DOCUMENT SECTION
• • • • • • •
From my point of view, the manuscript offers valuable and very timely contributions to the field. However, there are areas that could benefit from further refinement. Incorporating recent studies on warming-driven erosion and sediment transport, particularly in permafrost areas, would broaden the context. Additionally, the manuscript would be strengthened by more empirical evidence, such as observable morphological shifts, to support claims regarding sediment transport dynamics during multi-peaking floods. A clearer explanation of the methodology and its limitations would improve the transparency of the analysis. Finally, a deeper discussion on the role of permafrost thaw and riverbank erosion would enhance the manuscript's relevance to current hydrological and geomorphological research.
Overall, I would recommend a moderate revision.
Major Comments:
Lines 40-47:
The introduction and discussion provide a solid overview of the impact of climate change on river morphology. However, I believe it would enhance the manuscript to compare with recent studies addressing warming-driven erosion and sediment transport in wider cold regions in a more detailed way. This could place the study in a broader context, providing a more comprehensive framework and thus potentially broadening its appeal to a wider audience. Many sub-arctic rivers drain through frozen landscapes. I also wonder whether the catchment is a catchment with permafrost and seasonally frozen ground and this aspect should be better introduced in the introduction. Please check the permafrost map (https://www.sciencedirect.com/science/article/pii/S0012825218305907) and add such information in the study area Figure 1. Also, some new progress for permafrost river dynamics under climate change are: https://agupubs.onlinelibrary.wiley.com/doi/10.1029/2024GL112752; https://agupubs.onlinelibrary.wiley.com/doi/10.1029/2024GL111536;
Lines 440-450:
In the " 5.2. Flood event types and morphological response" section, I believe it could benefit from an explicit reference to permafrost dynamics. The thawing of permafrost significantly impacts riverbank stability, which in turn can alter sediment availability and transport processes. This factor is absent from the manuscript. Additionally, the discussion of future morphological changes mainly emphasizes increased sediment loads due to hydroclimatic shifts, but it would be important to also consider potential changes in riverbank erosion and meander migration rates, which are highly relevant in the context of permafrost thaw and sediment transport dynamics.
• • • • • • •
ASSIGNED TASK
Translate this sentence from the manuscript review above into French: "Many sub-arctic rivers drain through frozen landscapes."

GIVEN INFORMATION
• • • • • • •
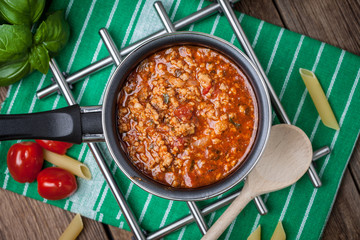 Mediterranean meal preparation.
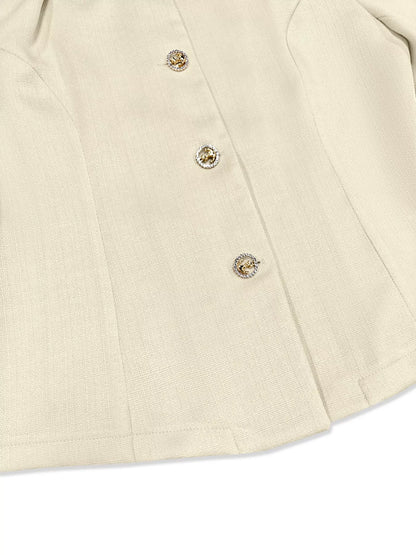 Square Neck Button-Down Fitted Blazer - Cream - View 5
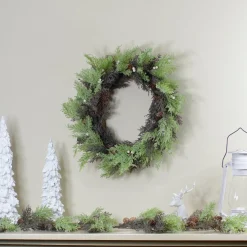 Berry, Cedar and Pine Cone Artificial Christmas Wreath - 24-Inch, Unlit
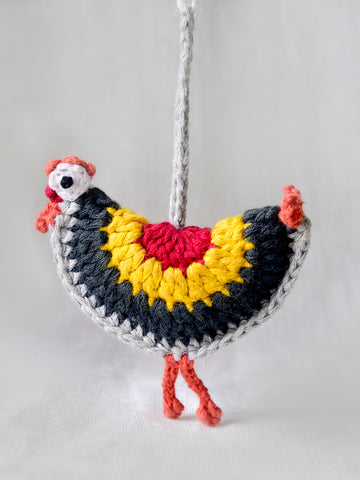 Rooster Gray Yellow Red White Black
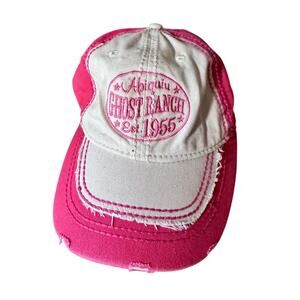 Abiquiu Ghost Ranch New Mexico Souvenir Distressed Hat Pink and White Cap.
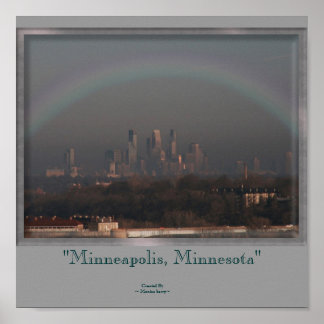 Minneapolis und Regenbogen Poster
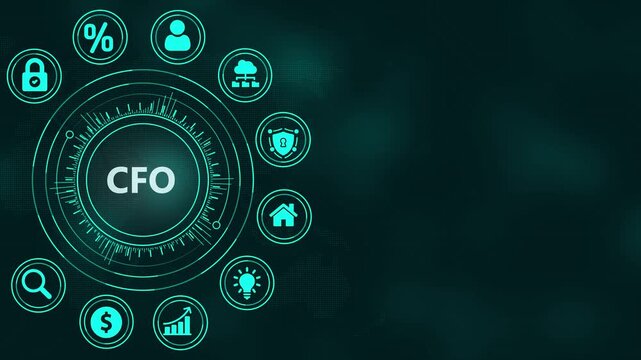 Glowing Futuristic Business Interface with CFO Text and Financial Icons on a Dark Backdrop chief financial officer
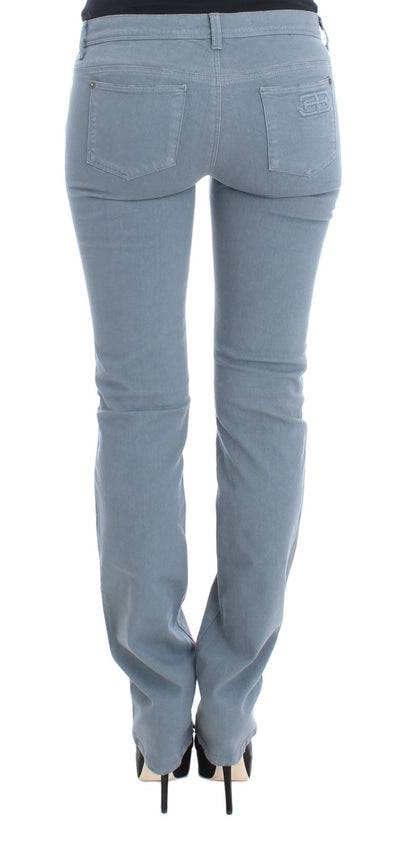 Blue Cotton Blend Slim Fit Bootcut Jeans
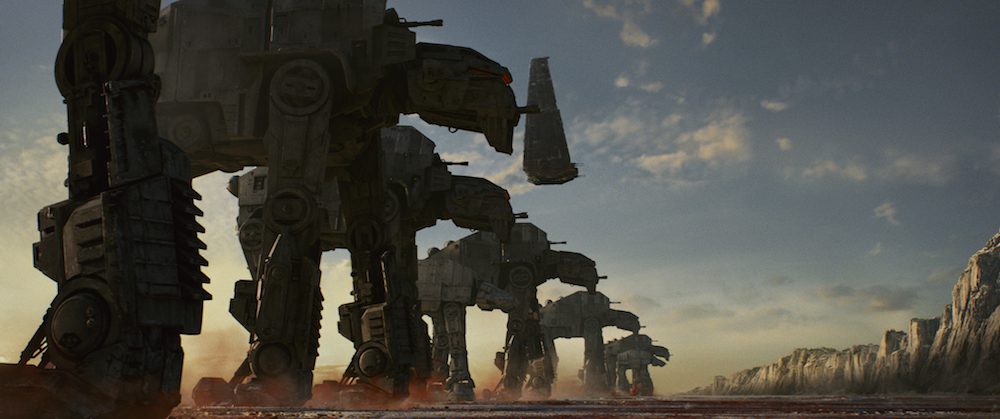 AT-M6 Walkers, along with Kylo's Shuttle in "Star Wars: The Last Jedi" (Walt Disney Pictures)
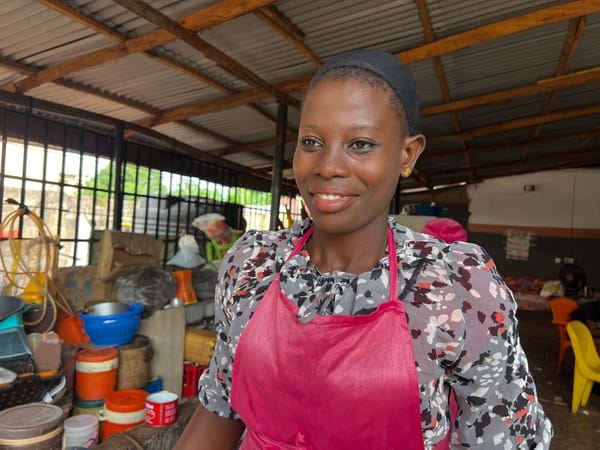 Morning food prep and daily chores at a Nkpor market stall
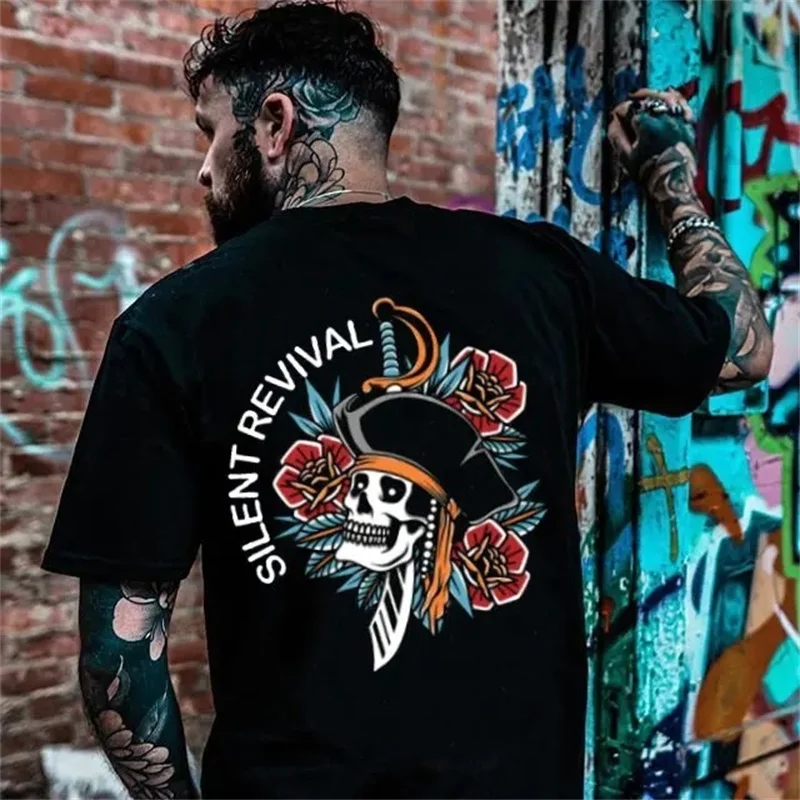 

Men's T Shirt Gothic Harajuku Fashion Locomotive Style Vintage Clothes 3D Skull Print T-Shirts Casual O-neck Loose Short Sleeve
• • • • • • •
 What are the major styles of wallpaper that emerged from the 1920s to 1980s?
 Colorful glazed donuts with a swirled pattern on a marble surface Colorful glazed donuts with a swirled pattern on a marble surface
• • • • • • •
SOLUTION
De nombreuses rivières subarctiques s'écoulent à travers des paysages gelés.